* **DATA EXCERPTS**:
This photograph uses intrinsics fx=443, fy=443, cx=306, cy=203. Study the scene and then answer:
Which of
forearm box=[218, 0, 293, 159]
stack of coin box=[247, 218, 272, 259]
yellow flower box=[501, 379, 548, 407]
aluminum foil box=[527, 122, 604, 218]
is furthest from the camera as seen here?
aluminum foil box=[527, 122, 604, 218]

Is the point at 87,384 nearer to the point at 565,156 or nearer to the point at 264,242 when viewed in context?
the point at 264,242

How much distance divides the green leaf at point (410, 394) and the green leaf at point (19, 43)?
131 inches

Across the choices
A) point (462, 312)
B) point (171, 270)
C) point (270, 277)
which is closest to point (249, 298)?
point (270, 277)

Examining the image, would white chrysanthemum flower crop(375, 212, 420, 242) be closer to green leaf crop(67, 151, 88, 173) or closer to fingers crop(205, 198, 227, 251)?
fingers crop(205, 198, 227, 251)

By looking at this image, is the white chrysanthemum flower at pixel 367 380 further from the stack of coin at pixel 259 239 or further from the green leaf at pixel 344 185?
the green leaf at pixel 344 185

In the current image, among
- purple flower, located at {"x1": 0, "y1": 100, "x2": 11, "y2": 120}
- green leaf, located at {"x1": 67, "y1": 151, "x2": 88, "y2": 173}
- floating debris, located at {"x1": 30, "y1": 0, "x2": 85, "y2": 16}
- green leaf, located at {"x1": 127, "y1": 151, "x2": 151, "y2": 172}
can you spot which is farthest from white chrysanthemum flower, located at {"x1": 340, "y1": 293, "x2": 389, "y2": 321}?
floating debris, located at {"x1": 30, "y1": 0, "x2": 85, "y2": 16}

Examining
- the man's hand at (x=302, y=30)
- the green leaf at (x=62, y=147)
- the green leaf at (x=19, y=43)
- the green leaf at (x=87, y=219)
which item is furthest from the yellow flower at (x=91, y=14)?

* **TASK INSTRUCTIONS**: Please copy out every row above word for word, with each line unchanged and in its original order.

* **TASK OUTPUT**:
This photograph uses intrinsics fx=443, fy=443, cx=306, cy=203. Study the scene and then answer:
Which of
forearm box=[218, 0, 293, 159]
stack of coin box=[247, 218, 272, 259]
yellow flower box=[501, 379, 548, 407]
aluminum foil box=[527, 122, 604, 218]
is furthest from the camera as seen here?
aluminum foil box=[527, 122, 604, 218]

Is the point at 87,384 nearer to the point at 565,156 or nearer to the point at 264,242 when viewed in context?
the point at 264,242

How much distance divides the green leaf at point (410, 394) and the green leaf at point (19, 43)?
131 inches

Across the choices
A) point (462, 312)
B) point (171, 270)
C) point (270, 277)
which is closest to point (249, 298)?
point (270, 277)

Examining the image, would white chrysanthemum flower crop(375, 212, 420, 242) be closer to green leaf crop(67, 151, 88, 173) or closer to fingers crop(205, 198, 227, 251)?
fingers crop(205, 198, 227, 251)

By looking at this image, is the white chrysanthemum flower at pixel 367 380 further from the stack of coin at pixel 259 239 or further from the green leaf at pixel 344 185?
the green leaf at pixel 344 185

In the current image, among
- purple flower, located at {"x1": 0, "y1": 100, "x2": 11, "y2": 120}
- green leaf, located at {"x1": 67, "y1": 151, "x2": 88, "y2": 173}
- floating debris, located at {"x1": 30, "y1": 0, "x2": 85, "y2": 16}
- green leaf, located at {"x1": 127, "y1": 151, "x2": 151, "y2": 172}
can you spot which is farthest from white chrysanthemum flower, located at {"x1": 340, "y1": 293, "x2": 389, "y2": 321}?
floating debris, located at {"x1": 30, "y1": 0, "x2": 85, "y2": 16}

Examining
- the man's hand at (x=302, y=30)
- the green leaf at (x=62, y=147)
- the green leaf at (x=19, y=43)
- the green leaf at (x=87, y=219)
which item is furthest from the yellow flower at (x=91, y=14)?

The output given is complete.